Apressando um pouco mais o ritmo das passadas, já deixei para trás a Praia dos Botes, com seus esplêndidos Bastardos, que lembram nostalgicamente os saveiros da Boa Terra, outrora Praia das Pedrinhas, onde, na adolescência, tanto contentamento me proporcionou, ao me deixar mergulhar, vezes sem conta, nas suas águas tranquilas, tépidas, convidativas, que faiscavam mil esmeraldas, cegando-nos momentaneamente os olhos com a iridescência do toque mágico da luz solar, que se refletia nelas por inteiro.
Ato contínuo, transpus, ileso, o umbral que separa o Boa Vista Resort Hotel da Praia das Barreiras. Ao passar pelo Mirante, observo, encantado, que Sua Majestade Imperial, o deus Aton, vestido esplendorosamente com roupas cardinalícias, solenemente vai tomando conta de tudo. A paisagem é simplesmente de tirar o fôlego!
Rejuvenescido, como se fora uma criança, aspiro o ar marinho a plenos pulmões – e sigo resoluto em frente, com a determinação insuperável de Aníbal, o grande general de Cartago, que sonhou, com destemor incomum, mas em vão, conquistar a orgulhosa Roma.
Ao chegar ao El Mirador, ao término do calçadão, faço roboticamente meia volta, sem antes, contudo, debruçar mais uma vez o meu olhar apaixonado para o mar, cuja cauda gigantesca se alonga além do horizonte infindo, que, lá embaixo, acena e grita insistentemente por mim, dizendo-me, boa criatura de Deus que o é, que absolutamente nada é impossível àquele que crê e confia no Senhor.
Sorrio intimamente com tamanha deferência do meu estimado irmão, que tanto alegra os meus dias e que me dá constantemente tão sábios conselhos, infelizmente nem sempre seguidos, e, erguendo os punhos, para ele, em silenciosa - e efusiva - saudação, continuo bonapartianamente célere a avançar.
Quietinho, quase imaculado, se não fora a ferrugem que está impiedosa e vorazmente a devorá-lo, o fusquinha me espera pacientemente.

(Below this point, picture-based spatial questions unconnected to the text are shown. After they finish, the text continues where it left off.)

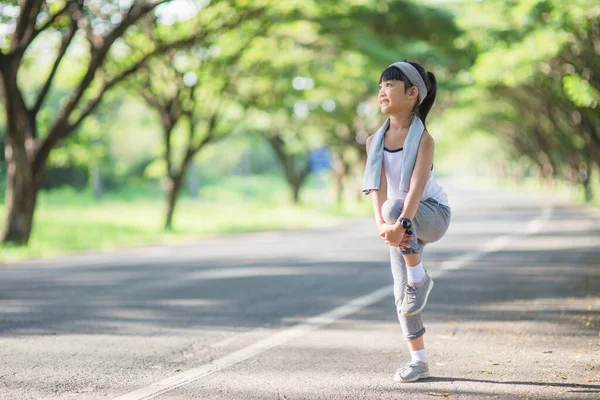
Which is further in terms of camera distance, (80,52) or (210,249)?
(80,52)

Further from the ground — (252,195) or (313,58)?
(313,58)

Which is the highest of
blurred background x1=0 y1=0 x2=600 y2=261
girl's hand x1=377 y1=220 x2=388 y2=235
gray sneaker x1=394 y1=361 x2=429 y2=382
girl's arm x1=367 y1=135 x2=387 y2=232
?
blurred background x1=0 y1=0 x2=600 y2=261

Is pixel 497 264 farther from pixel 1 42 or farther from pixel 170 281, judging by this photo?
pixel 1 42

Como de hábito, levar-me-á ao Mercado, ao Cícero (certamente não o Agostinho) para eu refazer as forças com uma boa pratada de caldo de mocotó, sem me preocupar um tantinho assim que seja com o aumento dos índices de colesterol, que devem estar absurdamente acima das nuvens, ouvindo, atentamente, dos circunstantes, as primeiras notícias da manhã, e, de quebra, deleitar-me com suas graciosas e curvilíneas atendentes, que ninguém é de ferro.
Que o Todo Poderoso, na sua infinita misericórdia, permita que, amanhã, este abençoado ritual franciscano, que tanto me apraz, tenha um novo e emocionante Capítulo!